A “ocisangwa” (mais conhecida pelas corruptelas “quissangua” e “kisangua”)
é uma bebida típica em Angola, feita à base de ingredientes simples e naturais.
Não creio haver uma forma consensual que sirva de receita, tendo em conta até a
nossa peculiar diversidade étnica. Ainda assim, podemos resumir a sua
classificação em dois galhos: (a) a fermentada e alcoólica, (b) a azeda ou não,
mas não alcoólica. Mas para não dispersar o foco, concentremo-nos à realidade
dos Ovimbundu.
No dicionário electrónico http://www.dicionarioweb.com.br/quiss%C3%A2ngua.html,
encontramos uma remissão ao autor Serpa Pinto (1846-1900), I, 147, que, pecando
apenas pela visão redutora da geografia étnica dos ovimbundu, não deixa de
apresentar ao mundo a bebida. Para aquele expedidor e entidade da autoridade
colonial portuguesa, “quissangua é uma bebida refrigerante, usada pelos
Bihenos, e feita de uma decocção da raiz do imbúndi, addicionando-se fuba
fervida”.
O propósito destas linhas é partilhar o resultado de uma recente recolha
pela nossa tradição oral, quanto ao significado antropológico de “ocisangwa” (a
azeda ou não, mas não alcoólica), aquele líquido da importância da água, sempre
presente e acessível a todas as idades. Às vezes basta uma boa dose de
“ocisangwa” para se passar o dia todo na lavoura.
O modo de preparo é pela fervura, similar ao de “ekela lyo sema” (papa de
milho), com uma mistura de fuba e rolão, que fará o papel de “ovitami”,
(minúsculas porções trituráveis de milho para engrossar o líquido, que fazem
com que se esteja constantemente a agitar o copo para se evitar o desperdício
de os abandonar no fundo deste). Há quem use o arroz como “ovitami”,
substantivo que julgamos advir de “okutamenla”, que em Umbundu significa
engrossar.
Para adoçar o líquido, os povos usavam raízes, havendo também quem lhe
acrescente troncos de “onyoñolo” para caprichar no aroma. Tais práticas, como é
de imaginar, são ainda usuais no meio rural, dada a riqueza da flora angolana e
o vasto conhecimento sobre sua multidisciplinar aplicação na medicina
alternativa. Mas é ao açúcar que mais se recorre de modo geral. Quanto à sua
conservação e até transporte, recorre-se à “ombenje” (cabaça), substituída por
utensílios mais modernos conforme o meio.
Aliás, voltemos ao universo cibernético para aferir a dimensão cosmopolita
da “ocisangwa”. O site portuguêswww.sabores.sapo.pt/receita/quissangua-de-fuba,
por exemplo, providencia uma receita para quem quer recordar ou conhecer novos
sabores. E quanto aos ingredientes, 200 gramas de fuba de milho, três a quatro
litros de água, 250 gramas de Açúcar e Fermento q.b. Sendo lógico que nada é
estático, impõe-se entretanto realçar que, do ponto de vista da essência, a
levedação ocorre de maneira natural e não por fermento industrial. E enquanto
pesquisadores, é-nos difícil comentar sobre o resultado do produto por via
dessa receita, a qual não provamos (ainda).

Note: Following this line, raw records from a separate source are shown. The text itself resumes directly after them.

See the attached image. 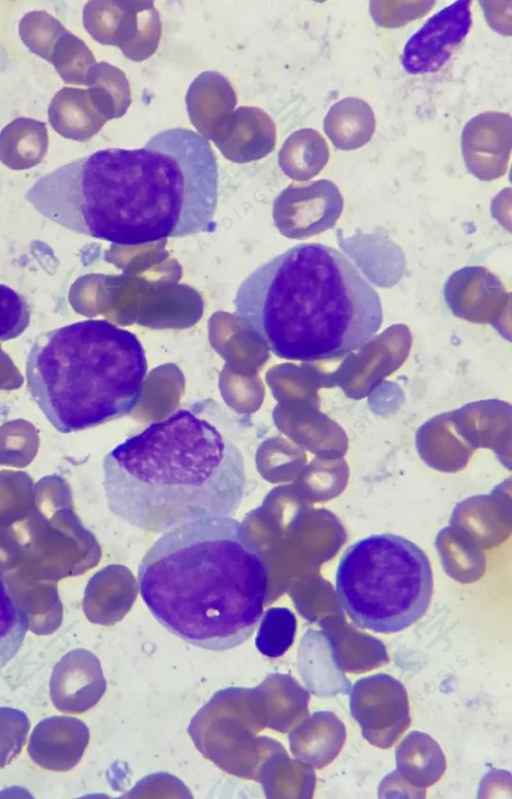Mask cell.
I'll return each instance as SVG.
<instances>
[{
  "instance_id": "obj_1",
  "label": "cell",
  "mask_w": 512,
  "mask_h": 799,
  "mask_svg": "<svg viewBox=\"0 0 512 799\" xmlns=\"http://www.w3.org/2000/svg\"><path fill=\"white\" fill-rule=\"evenodd\" d=\"M26 199L49 220L114 245L215 228L218 164L208 140L169 128L137 149L106 148L38 179Z\"/></svg>"
},
{
  "instance_id": "obj_2",
  "label": "cell",
  "mask_w": 512,
  "mask_h": 799,
  "mask_svg": "<svg viewBox=\"0 0 512 799\" xmlns=\"http://www.w3.org/2000/svg\"><path fill=\"white\" fill-rule=\"evenodd\" d=\"M234 424L226 407L201 399L119 443L102 465L109 511L155 534L234 516L247 486L244 455L230 435Z\"/></svg>"
},
{
  "instance_id": "obj_3",
  "label": "cell",
  "mask_w": 512,
  "mask_h": 799,
  "mask_svg": "<svg viewBox=\"0 0 512 799\" xmlns=\"http://www.w3.org/2000/svg\"><path fill=\"white\" fill-rule=\"evenodd\" d=\"M155 619L203 649L222 651L256 629L267 595L264 561L233 516L197 520L160 534L138 566Z\"/></svg>"
},
{
  "instance_id": "obj_4",
  "label": "cell",
  "mask_w": 512,
  "mask_h": 799,
  "mask_svg": "<svg viewBox=\"0 0 512 799\" xmlns=\"http://www.w3.org/2000/svg\"><path fill=\"white\" fill-rule=\"evenodd\" d=\"M240 324L275 356L330 360L364 347L383 321L380 297L340 250L300 243L253 270L233 299Z\"/></svg>"
},
{
  "instance_id": "obj_5",
  "label": "cell",
  "mask_w": 512,
  "mask_h": 799,
  "mask_svg": "<svg viewBox=\"0 0 512 799\" xmlns=\"http://www.w3.org/2000/svg\"><path fill=\"white\" fill-rule=\"evenodd\" d=\"M147 370L134 333L87 319L40 334L28 352L25 376L38 408L67 434L129 414L143 394Z\"/></svg>"
},
{
  "instance_id": "obj_6",
  "label": "cell",
  "mask_w": 512,
  "mask_h": 799,
  "mask_svg": "<svg viewBox=\"0 0 512 799\" xmlns=\"http://www.w3.org/2000/svg\"><path fill=\"white\" fill-rule=\"evenodd\" d=\"M338 598L360 627L396 633L426 613L433 573L426 553L405 537H363L342 555L335 573Z\"/></svg>"
},
{
  "instance_id": "obj_7",
  "label": "cell",
  "mask_w": 512,
  "mask_h": 799,
  "mask_svg": "<svg viewBox=\"0 0 512 799\" xmlns=\"http://www.w3.org/2000/svg\"><path fill=\"white\" fill-rule=\"evenodd\" d=\"M82 20L95 41L118 47L134 62L151 57L162 34L160 14L151 0L88 1Z\"/></svg>"
},
{
  "instance_id": "obj_8",
  "label": "cell",
  "mask_w": 512,
  "mask_h": 799,
  "mask_svg": "<svg viewBox=\"0 0 512 799\" xmlns=\"http://www.w3.org/2000/svg\"><path fill=\"white\" fill-rule=\"evenodd\" d=\"M350 711L364 738L380 748L390 747L410 723L406 690L387 674L357 680L350 689Z\"/></svg>"
},
{
  "instance_id": "obj_9",
  "label": "cell",
  "mask_w": 512,
  "mask_h": 799,
  "mask_svg": "<svg viewBox=\"0 0 512 799\" xmlns=\"http://www.w3.org/2000/svg\"><path fill=\"white\" fill-rule=\"evenodd\" d=\"M471 2L459 0L430 17L407 41L401 63L412 75L439 70L467 36Z\"/></svg>"
},
{
  "instance_id": "obj_10",
  "label": "cell",
  "mask_w": 512,
  "mask_h": 799,
  "mask_svg": "<svg viewBox=\"0 0 512 799\" xmlns=\"http://www.w3.org/2000/svg\"><path fill=\"white\" fill-rule=\"evenodd\" d=\"M343 210V197L330 180L290 185L276 198L274 217L278 226L305 237L332 228Z\"/></svg>"
},
{
  "instance_id": "obj_11",
  "label": "cell",
  "mask_w": 512,
  "mask_h": 799,
  "mask_svg": "<svg viewBox=\"0 0 512 799\" xmlns=\"http://www.w3.org/2000/svg\"><path fill=\"white\" fill-rule=\"evenodd\" d=\"M512 145V118L508 113L478 114L464 126L461 150L468 171L482 181L502 177L508 169Z\"/></svg>"
},
{
  "instance_id": "obj_12",
  "label": "cell",
  "mask_w": 512,
  "mask_h": 799,
  "mask_svg": "<svg viewBox=\"0 0 512 799\" xmlns=\"http://www.w3.org/2000/svg\"><path fill=\"white\" fill-rule=\"evenodd\" d=\"M105 690L101 663L86 649L69 651L53 668L50 696L54 706L62 712L82 713L92 708Z\"/></svg>"
},
{
  "instance_id": "obj_13",
  "label": "cell",
  "mask_w": 512,
  "mask_h": 799,
  "mask_svg": "<svg viewBox=\"0 0 512 799\" xmlns=\"http://www.w3.org/2000/svg\"><path fill=\"white\" fill-rule=\"evenodd\" d=\"M212 141L229 161L248 163L269 155L276 144V126L261 108L234 109L214 134Z\"/></svg>"
},
{
  "instance_id": "obj_14",
  "label": "cell",
  "mask_w": 512,
  "mask_h": 799,
  "mask_svg": "<svg viewBox=\"0 0 512 799\" xmlns=\"http://www.w3.org/2000/svg\"><path fill=\"white\" fill-rule=\"evenodd\" d=\"M297 667L309 692L331 698L347 694L352 687L345 675L333 635L327 631L308 629L298 648Z\"/></svg>"
},
{
  "instance_id": "obj_15",
  "label": "cell",
  "mask_w": 512,
  "mask_h": 799,
  "mask_svg": "<svg viewBox=\"0 0 512 799\" xmlns=\"http://www.w3.org/2000/svg\"><path fill=\"white\" fill-rule=\"evenodd\" d=\"M89 740L87 726L76 718L51 717L34 729L30 757L47 769L65 770L81 758Z\"/></svg>"
},
{
  "instance_id": "obj_16",
  "label": "cell",
  "mask_w": 512,
  "mask_h": 799,
  "mask_svg": "<svg viewBox=\"0 0 512 799\" xmlns=\"http://www.w3.org/2000/svg\"><path fill=\"white\" fill-rule=\"evenodd\" d=\"M185 103L190 122L198 134L212 140L234 110L237 97L226 77L216 71H204L190 84Z\"/></svg>"
},
{
  "instance_id": "obj_17",
  "label": "cell",
  "mask_w": 512,
  "mask_h": 799,
  "mask_svg": "<svg viewBox=\"0 0 512 799\" xmlns=\"http://www.w3.org/2000/svg\"><path fill=\"white\" fill-rule=\"evenodd\" d=\"M346 739L345 725L332 711H315L291 730L290 750L301 763L321 769L341 751Z\"/></svg>"
},
{
  "instance_id": "obj_18",
  "label": "cell",
  "mask_w": 512,
  "mask_h": 799,
  "mask_svg": "<svg viewBox=\"0 0 512 799\" xmlns=\"http://www.w3.org/2000/svg\"><path fill=\"white\" fill-rule=\"evenodd\" d=\"M255 692L265 725L288 732L308 717L309 693L289 675H269Z\"/></svg>"
},
{
  "instance_id": "obj_19",
  "label": "cell",
  "mask_w": 512,
  "mask_h": 799,
  "mask_svg": "<svg viewBox=\"0 0 512 799\" xmlns=\"http://www.w3.org/2000/svg\"><path fill=\"white\" fill-rule=\"evenodd\" d=\"M51 127L62 137L86 141L96 135L108 119L94 104L88 89L63 87L48 107Z\"/></svg>"
},
{
  "instance_id": "obj_20",
  "label": "cell",
  "mask_w": 512,
  "mask_h": 799,
  "mask_svg": "<svg viewBox=\"0 0 512 799\" xmlns=\"http://www.w3.org/2000/svg\"><path fill=\"white\" fill-rule=\"evenodd\" d=\"M396 774L414 788H426L437 782L446 769L439 744L427 733L412 731L395 751Z\"/></svg>"
},
{
  "instance_id": "obj_21",
  "label": "cell",
  "mask_w": 512,
  "mask_h": 799,
  "mask_svg": "<svg viewBox=\"0 0 512 799\" xmlns=\"http://www.w3.org/2000/svg\"><path fill=\"white\" fill-rule=\"evenodd\" d=\"M323 127L332 144L340 150H355L367 144L376 127L375 115L363 99L347 97L328 110Z\"/></svg>"
},
{
  "instance_id": "obj_22",
  "label": "cell",
  "mask_w": 512,
  "mask_h": 799,
  "mask_svg": "<svg viewBox=\"0 0 512 799\" xmlns=\"http://www.w3.org/2000/svg\"><path fill=\"white\" fill-rule=\"evenodd\" d=\"M48 142L45 123L16 118L0 132V161L11 170L33 168L45 157Z\"/></svg>"
},
{
  "instance_id": "obj_23",
  "label": "cell",
  "mask_w": 512,
  "mask_h": 799,
  "mask_svg": "<svg viewBox=\"0 0 512 799\" xmlns=\"http://www.w3.org/2000/svg\"><path fill=\"white\" fill-rule=\"evenodd\" d=\"M329 156L324 137L315 129L302 128L286 138L278 154V164L289 178L307 181L323 170Z\"/></svg>"
},
{
  "instance_id": "obj_24",
  "label": "cell",
  "mask_w": 512,
  "mask_h": 799,
  "mask_svg": "<svg viewBox=\"0 0 512 799\" xmlns=\"http://www.w3.org/2000/svg\"><path fill=\"white\" fill-rule=\"evenodd\" d=\"M88 91L98 110L108 119L122 117L131 104V90L125 73L101 61L96 63L87 81Z\"/></svg>"
},
{
  "instance_id": "obj_25",
  "label": "cell",
  "mask_w": 512,
  "mask_h": 799,
  "mask_svg": "<svg viewBox=\"0 0 512 799\" xmlns=\"http://www.w3.org/2000/svg\"><path fill=\"white\" fill-rule=\"evenodd\" d=\"M28 626V616L10 591L0 563V670L19 652Z\"/></svg>"
},
{
  "instance_id": "obj_26",
  "label": "cell",
  "mask_w": 512,
  "mask_h": 799,
  "mask_svg": "<svg viewBox=\"0 0 512 799\" xmlns=\"http://www.w3.org/2000/svg\"><path fill=\"white\" fill-rule=\"evenodd\" d=\"M50 63L65 83L87 86L96 60L86 43L67 31L56 42Z\"/></svg>"
},
{
  "instance_id": "obj_27",
  "label": "cell",
  "mask_w": 512,
  "mask_h": 799,
  "mask_svg": "<svg viewBox=\"0 0 512 799\" xmlns=\"http://www.w3.org/2000/svg\"><path fill=\"white\" fill-rule=\"evenodd\" d=\"M296 617L285 607L269 608L260 619L255 646L264 656H282L293 644L296 634Z\"/></svg>"
},
{
  "instance_id": "obj_28",
  "label": "cell",
  "mask_w": 512,
  "mask_h": 799,
  "mask_svg": "<svg viewBox=\"0 0 512 799\" xmlns=\"http://www.w3.org/2000/svg\"><path fill=\"white\" fill-rule=\"evenodd\" d=\"M18 31L30 52L50 62L56 42L68 30L46 11L35 10L21 18Z\"/></svg>"
},
{
  "instance_id": "obj_29",
  "label": "cell",
  "mask_w": 512,
  "mask_h": 799,
  "mask_svg": "<svg viewBox=\"0 0 512 799\" xmlns=\"http://www.w3.org/2000/svg\"><path fill=\"white\" fill-rule=\"evenodd\" d=\"M31 308L26 298L0 283V341L19 337L29 326Z\"/></svg>"
},
{
  "instance_id": "obj_30",
  "label": "cell",
  "mask_w": 512,
  "mask_h": 799,
  "mask_svg": "<svg viewBox=\"0 0 512 799\" xmlns=\"http://www.w3.org/2000/svg\"><path fill=\"white\" fill-rule=\"evenodd\" d=\"M28 730L29 721L23 711L0 708V767H4L20 753Z\"/></svg>"
},
{
  "instance_id": "obj_31",
  "label": "cell",
  "mask_w": 512,
  "mask_h": 799,
  "mask_svg": "<svg viewBox=\"0 0 512 799\" xmlns=\"http://www.w3.org/2000/svg\"><path fill=\"white\" fill-rule=\"evenodd\" d=\"M433 4L430 1H372L370 13L374 21L382 27H399L427 13Z\"/></svg>"
}]
</instances>
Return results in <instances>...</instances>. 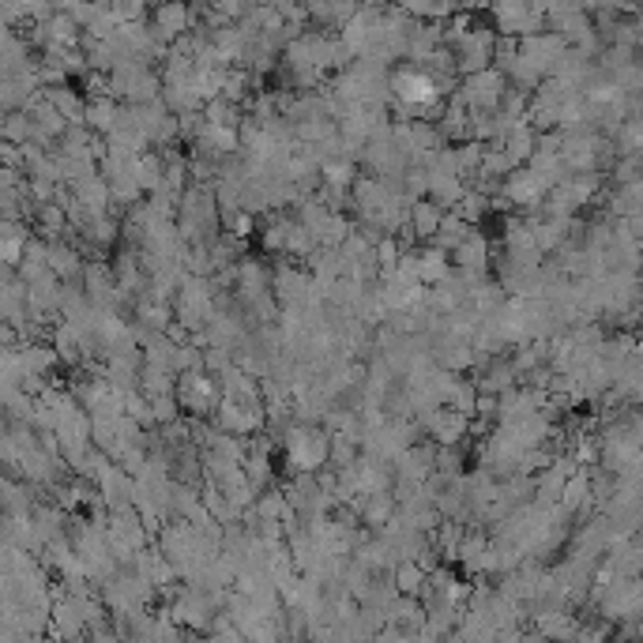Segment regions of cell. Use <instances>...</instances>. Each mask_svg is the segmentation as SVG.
<instances>
[{
	"label": "cell",
	"mask_w": 643,
	"mask_h": 643,
	"mask_svg": "<svg viewBox=\"0 0 643 643\" xmlns=\"http://www.w3.org/2000/svg\"><path fill=\"white\" fill-rule=\"evenodd\" d=\"M328 444L331 437L320 429H294L286 437V463L301 474H313L328 463Z\"/></svg>",
	"instance_id": "obj_1"
},
{
	"label": "cell",
	"mask_w": 643,
	"mask_h": 643,
	"mask_svg": "<svg viewBox=\"0 0 643 643\" xmlns=\"http://www.w3.org/2000/svg\"><path fill=\"white\" fill-rule=\"evenodd\" d=\"M546 181L538 177L534 170L527 166H519L504 177V204H534V200H542L546 196Z\"/></svg>",
	"instance_id": "obj_2"
},
{
	"label": "cell",
	"mask_w": 643,
	"mask_h": 643,
	"mask_svg": "<svg viewBox=\"0 0 643 643\" xmlns=\"http://www.w3.org/2000/svg\"><path fill=\"white\" fill-rule=\"evenodd\" d=\"M440 219H444V211H440L437 204H429V200H414L410 211H407V230L418 237V241H433Z\"/></svg>",
	"instance_id": "obj_3"
}]
</instances>
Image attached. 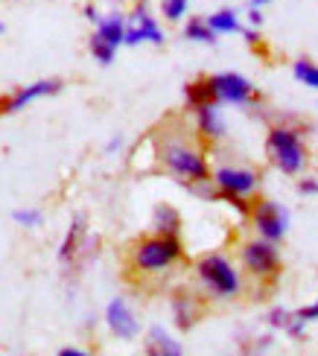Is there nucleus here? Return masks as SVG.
<instances>
[{
	"label": "nucleus",
	"instance_id": "1",
	"mask_svg": "<svg viewBox=\"0 0 318 356\" xmlns=\"http://www.w3.org/2000/svg\"><path fill=\"white\" fill-rule=\"evenodd\" d=\"M158 161L173 178H178L181 187L190 181H205V178H210V172H214L205 146L196 138H190L187 131H166V135H161L158 138Z\"/></svg>",
	"mask_w": 318,
	"mask_h": 356
},
{
	"label": "nucleus",
	"instance_id": "2",
	"mask_svg": "<svg viewBox=\"0 0 318 356\" xmlns=\"http://www.w3.org/2000/svg\"><path fill=\"white\" fill-rule=\"evenodd\" d=\"M266 158L280 175L298 178L304 175L310 164V149L304 140V129L298 120H280L275 126H269L266 131Z\"/></svg>",
	"mask_w": 318,
	"mask_h": 356
},
{
	"label": "nucleus",
	"instance_id": "3",
	"mask_svg": "<svg viewBox=\"0 0 318 356\" xmlns=\"http://www.w3.org/2000/svg\"><path fill=\"white\" fill-rule=\"evenodd\" d=\"M184 260V245L181 236H166V234H146L134 240L129 248V269L134 275H161L170 272L173 266Z\"/></svg>",
	"mask_w": 318,
	"mask_h": 356
},
{
	"label": "nucleus",
	"instance_id": "4",
	"mask_svg": "<svg viewBox=\"0 0 318 356\" xmlns=\"http://www.w3.org/2000/svg\"><path fill=\"white\" fill-rule=\"evenodd\" d=\"M193 275H196V284L202 286V292L216 301H231L242 292V286H246L234 260L228 254H222V251H207V254H202L193 266Z\"/></svg>",
	"mask_w": 318,
	"mask_h": 356
},
{
	"label": "nucleus",
	"instance_id": "5",
	"mask_svg": "<svg viewBox=\"0 0 318 356\" xmlns=\"http://www.w3.org/2000/svg\"><path fill=\"white\" fill-rule=\"evenodd\" d=\"M239 266L254 280H278L283 272V257L278 243L254 234V240H246L239 245Z\"/></svg>",
	"mask_w": 318,
	"mask_h": 356
},
{
	"label": "nucleus",
	"instance_id": "6",
	"mask_svg": "<svg viewBox=\"0 0 318 356\" xmlns=\"http://www.w3.org/2000/svg\"><path fill=\"white\" fill-rule=\"evenodd\" d=\"M210 85L219 106H234V108H257L263 106V94L260 88H254L251 79H246L242 73L234 70H219L210 73Z\"/></svg>",
	"mask_w": 318,
	"mask_h": 356
},
{
	"label": "nucleus",
	"instance_id": "7",
	"mask_svg": "<svg viewBox=\"0 0 318 356\" xmlns=\"http://www.w3.org/2000/svg\"><path fill=\"white\" fill-rule=\"evenodd\" d=\"M248 222H251V228H254L257 236L271 240V243H280L283 236L289 234L292 213H289V207L275 202V199H254Z\"/></svg>",
	"mask_w": 318,
	"mask_h": 356
},
{
	"label": "nucleus",
	"instance_id": "8",
	"mask_svg": "<svg viewBox=\"0 0 318 356\" xmlns=\"http://www.w3.org/2000/svg\"><path fill=\"white\" fill-rule=\"evenodd\" d=\"M210 178H214L216 190L225 193V196L254 199L257 193H260V187H263L260 172L251 170V167H242V164H219L214 172H210Z\"/></svg>",
	"mask_w": 318,
	"mask_h": 356
},
{
	"label": "nucleus",
	"instance_id": "9",
	"mask_svg": "<svg viewBox=\"0 0 318 356\" xmlns=\"http://www.w3.org/2000/svg\"><path fill=\"white\" fill-rule=\"evenodd\" d=\"M164 41H166V35H164L158 18L152 15L149 0H138V3L132 6V12H129L126 47H141V44H155V47H161Z\"/></svg>",
	"mask_w": 318,
	"mask_h": 356
},
{
	"label": "nucleus",
	"instance_id": "10",
	"mask_svg": "<svg viewBox=\"0 0 318 356\" xmlns=\"http://www.w3.org/2000/svg\"><path fill=\"white\" fill-rule=\"evenodd\" d=\"M62 88H65V82H62V79H38V82H33V85L15 88L12 94L0 97V117H12V114L24 111V108L29 106V102L44 99V97H56V94H62Z\"/></svg>",
	"mask_w": 318,
	"mask_h": 356
},
{
	"label": "nucleus",
	"instance_id": "11",
	"mask_svg": "<svg viewBox=\"0 0 318 356\" xmlns=\"http://www.w3.org/2000/svg\"><path fill=\"white\" fill-rule=\"evenodd\" d=\"M105 327L114 339H123V342H132V339H138L141 333V321H138V313L132 309V304L123 298V295H114V298L105 304Z\"/></svg>",
	"mask_w": 318,
	"mask_h": 356
},
{
	"label": "nucleus",
	"instance_id": "12",
	"mask_svg": "<svg viewBox=\"0 0 318 356\" xmlns=\"http://www.w3.org/2000/svg\"><path fill=\"white\" fill-rule=\"evenodd\" d=\"M193 114V126H196V138H199L202 143H219L225 140V135H228V123H225L222 117V106L219 102H210V106H202L190 111Z\"/></svg>",
	"mask_w": 318,
	"mask_h": 356
},
{
	"label": "nucleus",
	"instance_id": "13",
	"mask_svg": "<svg viewBox=\"0 0 318 356\" xmlns=\"http://www.w3.org/2000/svg\"><path fill=\"white\" fill-rule=\"evenodd\" d=\"M170 313H173V324H175L181 333L193 330L196 324H199V318H202V301H199V295H193V292H175L173 298H170Z\"/></svg>",
	"mask_w": 318,
	"mask_h": 356
},
{
	"label": "nucleus",
	"instance_id": "14",
	"mask_svg": "<svg viewBox=\"0 0 318 356\" xmlns=\"http://www.w3.org/2000/svg\"><path fill=\"white\" fill-rule=\"evenodd\" d=\"M97 29L94 33L100 38H105L109 44H114V47H126V29H129V15L123 12H109V15H102V18L94 24Z\"/></svg>",
	"mask_w": 318,
	"mask_h": 356
},
{
	"label": "nucleus",
	"instance_id": "15",
	"mask_svg": "<svg viewBox=\"0 0 318 356\" xmlns=\"http://www.w3.org/2000/svg\"><path fill=\"white\" fill-rule=\"evenodd\" d=\"M143 353H149V356H181L184 353V345H181L173 333H166L164 327H149L146 342H143Z\"/></svg>",
	"mask_w": 318,
	"mask_h": 356
},
{
	"label": "nucleus",
	"instance_id": "16",
	"mask_svg": "<svg viewBox=\"0 0 318 356\" xmlns=\"http://www.w3.org/2000/svg\"><path fill=\"white\" fill-rule=\"evenodd\" d=\"M152 231L155 234H166V236H181V228H184V222H181V213L175 204H166V202H158L152 207Z\"/></svg>",
	"mask_w": 318,
	"mask_h": 356
},
{
	"label": "nucleus",
	"instance_id": "17",
	"mask_svg": "<svg viewBox=\"0 0 318 356\" xmlns=\"http://www.w3.org/2000/svg\"><path fill=\"white\" fill-rule=\"evenodd\" d=\"M216 102V94H214V85H210V76H196L184 85V108L187 111H196L202 106H210Z\"/></svg>",
	"mask_w": 318,
	"mask_h": 356
},
{
	"label": "nucleus",
	"instance_id": "18",
	"mask_svg": "<svg viewBox=\"0 0 318 356\" xmlns=\"http://www.w3.org/2000/svg\"><path fill=\"white\" fill-rule=\"evenodd\" d=\"M207 18V24L214 26V33L216 35H239L242 33V18L237 15V9H216V12H210V15H205Z\"/></svg>",
	"mask_w": 318,
	"mask_h": 356
},
{
	"label": "nucleus",
	"instance_id": "19",
	"mask_svg": "<svg viewBox=\"0 0 318 356\" xmlns=\"http://www.w3.org/2000/svg\"><path fill=\"white\" fill-rule=\"evenodd\" d=\"M184 38L193 41V44H205V47H214V44L219 41V35L214 33V26L207 24V18H187L184 21Z\"/></svg>",
	"mask_w": 318,
	"mask_h": 356
},
{
	"label": "nucleus",
	"instance_id": "20",
	"mask_svg": "<svg viewBox=\"0 0 318 356\" xmlns=\"http://www.w3.org/2000/svg\"><path fill=\"white\" fill-rule=\"evenodd\" d=\"M88 53H90V58L100 65V67H109V65H114V56H117V47L114 44H109L105 38H100L97 33L88 38Z\"/></svg>",
	"mask_w": 318,
	"mask_h": 356
},
{
	"label": "nucleus",
	"instance_id": "21",
	"mask_svg": "<svg viewBox=\"0 0 318 356\" xmlns=\"http://www.w3.org/2000/svg\"><path fill=\"white\" fill-rule=\"evenodd\" d=\"M292 76H295V82L310 88V91H318V65L312 62V58H295Z\"/></svg>",
	"mask_w": 318,
	"mask_h": 356
},
{
	"label": "nucleus",
	"instance_id": "22",
	"mask_svg": "<svg viewBox=\"0 0 318 356\" xmlns=\"http://www.w3.org/2000/svg\"><path fill=\"white\" fill-rule=\"evenodd\" d=\"M158 9H161V18L166 24H181L190 12V0H161Z\"/></svg>",
	"mask_w": 318,
	"mask_h": 356
},
{
	"label": "nucleus",
	"instance_id": "23",
	"mask_svg": "<svg viewBox=\"0 0 318 356\" xmlns=\"http://www.w3.org/2000/svg\"><path fill=\"white\" fill-rule=\"evenodd\" d=\"M12 222L21 228H38L44 222V213L38 211V207H18V211L12 213Z\"/></svg>",
	"mask_w": 318,
	"mask_h": 356
},
{
	"label": "nucleus",
	"instance_id": "24",
	"mask_svg": "<svg viewBox=\"0 0 318 356\" xmlns=\"http://www.w3.org/2000/svg\"><path fill=\"white\" fill-rule=\"evenodd\" d=\"M292 313L286 307H271L269 313H266V324H269V330H286V324H289Z\"/></svg>",
	"mask_w": 318,
	"mask_h": 356
},
{
	"label": "nucleus",
	"instance_id": "25",
	"mask_svg": "<svg viewBox=\"0 0 318 356\" xmlns=\"http://www.w3.org/2000/svg\"><path fill=\"white\" fill-rule=\"evenodd\" d=\"M307 327H310V324L301 318L298 313H292V318H289V324H286V330H283V333L289 336L292 342H304V339H307Z\"/></svg>",
	"mask_w": 318,
	"mask_h": 356
},
{
	"label": "nucleus",
	"instance_id": "26",
	"mask_svg": "<svg viewBox=\"0 0 318 356\" xmlns=\"http://www.w3.org/2000/svg\"><path fill=\"white\" fill-rule=\"evenodd\" d=\"M271 345H275V336L266 333V336H260V339H254L251 345H242V353H263V350H269Z\"/></svg>",
	"mask_w": 318,
	"mask_h": 356
},
{
	"label": "nucleus",
	"instance_id": "27",
	"mask_svg": "<svg viewBox=\"0 0 318 356\" xmlns=\"http://www.w3.org/2000/svg\"><path fill=\"white\" fill-rule=\"evenodd\" d=\"M239 35L246 38V44H248V47H254V50L263 44V35H260V29H257V26H248V24H246V26H242V33H239Z\"/></svg>",
	"mask_w": 318,
	"mask_h": 356
},
{
	"label": "nucleus",
	"instance_id": "28",
	"mask_svg": "<svg viewBox=\"0 0 318 356\" xmlns=\"http://www.w3.org/2000/svg\"><path fill=\"white\" fill-rule=\"evenodd\" d=\"M263 6H251L248 3V12H246V24L248 26H257V29H263Z\"/></svg>",
	"mask_w": 318,
	"mask_h": 356
},
{
	"label": "nucleus",
	"instance_id": "29",
	"mask_svg": "<svg viewBox=\"0 0 318 356\" xmlns=\"http://www.w3.org/2000/svg\"><path fill=\"white\" fill-rule=\"evenodd\" d=\"M298 193L301 196H318V178H301Z\"/></svg>",
	"mask_w": 318,
	"mask_h": 356
},
{
	"label": "nucleus",
	"instance_id": "30",
	"mask_svg": "<svg viewBox=\"0 0 318 356\" xmlns=\"http://www.w3.org/2000/svg\"><path fill=\"white\" fill-rule=\"evenodd\" d=\"M295 313L304 318L307 324H315L318 321V301H312V304H307V307H301V309H295Z\"/></svg>",
	"mask_w": 318,
	"mask_h": 356
},
{
	"label": "nucleus",
	"instance_id": "31",
	"mask_svg": "<svg viewBox=\"0 0 318 356\" xmlns=\"http://www.w3.org/2000/svg\"><path fill=\"white\" fill-rule=\"evenodd\" d=\"M123 143H126V140H123V135H114L109 143H105V155H117L120 149H123Z\"/></svg>",
	"mask_w": 318,
	"mask_h": 356
},
{
	"label": "nucleus",
	"instance_id": "32",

A “ocisangwa” é dos bens de presença obrigatória na “ongandala”, a trouxa
tradicional que se leva nos rituais de “oku tambela” e/ou “oku lomba”
(conhecidos como “consentir” e “alambamento” ou “alembamento”). Então porquê? E
é daqui que parte a vontade de partilharmos. Segundo nossas idóneas fontes, o
líquido é de elevado valor no que à hospitalidade diz respeito. O termo
“ocisangwa” vem de “oku sangiwa”, que também se diz em muitas variantes do
Umbundu “oku sangwa. Ou seja, “ocina co ku sangiwa ale cimwe cisangwa”, é algo
encontrado, símbolo pelo qual o anfitrião se revela hospitaleiro, claro está,
tendo na mulher a garantia da sua existência.
Essa é a nossa, mas aguardamos com agrado pela versão que você tiver.